* GOAL OF THE EXERCISE *
Please reproduce all of the entries below word for word, leaving out the pictures.

* DATA ENTRIES *
↓↓↓

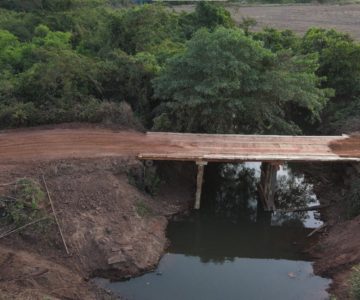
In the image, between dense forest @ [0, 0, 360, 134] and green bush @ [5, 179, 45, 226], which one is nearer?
green bush @ [5, 179, 45, 226]

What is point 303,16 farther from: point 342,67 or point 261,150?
point 261,150

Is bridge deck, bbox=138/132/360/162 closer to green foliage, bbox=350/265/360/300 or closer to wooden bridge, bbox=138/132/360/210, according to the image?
wooden bridge, bbox=138/132/360/210

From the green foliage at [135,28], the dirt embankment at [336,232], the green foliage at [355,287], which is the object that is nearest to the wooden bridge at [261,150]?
the dirt embankment at [336,232]

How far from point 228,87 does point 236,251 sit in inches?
260

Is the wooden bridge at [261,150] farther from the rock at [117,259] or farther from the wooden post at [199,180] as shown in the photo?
the rock at [117,259]

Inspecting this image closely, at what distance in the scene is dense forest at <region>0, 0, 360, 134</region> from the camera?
19.2 metres

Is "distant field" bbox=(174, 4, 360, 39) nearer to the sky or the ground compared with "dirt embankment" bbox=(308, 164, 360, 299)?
nearer to the sky

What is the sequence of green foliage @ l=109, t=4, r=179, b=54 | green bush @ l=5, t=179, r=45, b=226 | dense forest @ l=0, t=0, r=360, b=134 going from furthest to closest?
green foliage @ l=109, t=4, r=179, b=54 → dense forest @ l=0, t=0, r=360, b=134 → green bush @ l=5, t=179, r=45, b=226

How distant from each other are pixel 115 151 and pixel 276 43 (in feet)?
55.3

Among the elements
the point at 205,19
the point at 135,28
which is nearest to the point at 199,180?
the point at 135,28

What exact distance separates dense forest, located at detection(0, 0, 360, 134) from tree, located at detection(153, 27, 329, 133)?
0.04 meters

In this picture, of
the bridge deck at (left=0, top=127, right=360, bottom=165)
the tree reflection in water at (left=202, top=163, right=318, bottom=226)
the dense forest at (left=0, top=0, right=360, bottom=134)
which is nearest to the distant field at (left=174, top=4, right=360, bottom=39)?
the dense forest at (left=0, top=0, right=360, bottom=134)

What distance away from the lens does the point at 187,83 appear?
1942cm

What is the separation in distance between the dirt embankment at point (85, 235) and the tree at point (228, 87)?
3985 millimetres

↑↑↑

* SOLUTION FOR THIS PROBLEM *
In the image, between dense forest @ [0, 0, 360, 134] and green bush @ [5, 179, 45, 226], which one is nearer?
green bush @ [5, 179, 45, 226]

What is point 303,16 farther from: point 342,67 or point 261,150?
point 261,150

Is bridge deck, bbox=138/132/360/162 closer to green foliage, bbox=350/265/360/300 or closer to wooden bridge, bbox=138/132/360/210, according to the image?
wooden bridge, bbox=138/132/360/210

From the green foliage at [135,28], the dirt embankment at [336,232], the green foliage at [355,287], which is the object that is nearest to the wooden bridge at [261,150]?
the dirt embankment at [336,232]

How far from point 228,87 does point 236,251 sit in inches?
260

Is the wooden bridge at [261,150] farther from the rock at [117,259] or farther from the wooden post at [199,180] as shown in the photo?
the rock at [117,259]

Inspecting this image closely, at what distance in the scene is dense forest at <region>0, 0, 360, 134</region> from the camera?
19.2 metres

Is "distant field" bbox=(174, 4, 360, 39) nearer to the sky or the ground compared with "dirt embankment" bbox=(308, 164, 360, 299)?
nearer to the sky

What is the sequence of green foliage @ l=109, t=4, r=179, b=54 | green bush @ l=5, t=179, r=45, b=226 | dense forest @ l=0, t=0, r=360, b=134 going from furthest to closest?
green foliage @ l=109, t=4, r=179, b=54 → dense forest @ l=0, t=0, r=360, b=134 → green bush @ l=5, t=179, r=45, b=226

How distant from each other are pixel 115 151 and pixel 276 43 (in feet)?
55.3

Among the elements
the point at 205,19
the point at 135,28
which is nearest to the point at 199,180?
the point at 135,28

What exact distance separates dense forest, located at detection(0, 0, 360, 134) from tree, located at detection(153, 27, 329, 133)?
0.04 meters

In this picture, of
the bridge deck at (left=0, top=127, right=360, bottom=165)
the tree reflection in water at (left=202, top=163, right=318, bottom=226)
the dense forest at (left=0, top=0, right=360, bottom=134)
which is nearest to the distant field at (left=174, top=4, right=360, bottom=39)?
the dense forest at (left=0, top=0, right=360, bottom=134)

What distance away from the lens does the point at 187,83 appear?
1942cm

What is the separation in distance between the dirt embankment at point (85, 235) and the tree at point (228, 87)?
3985 millimetres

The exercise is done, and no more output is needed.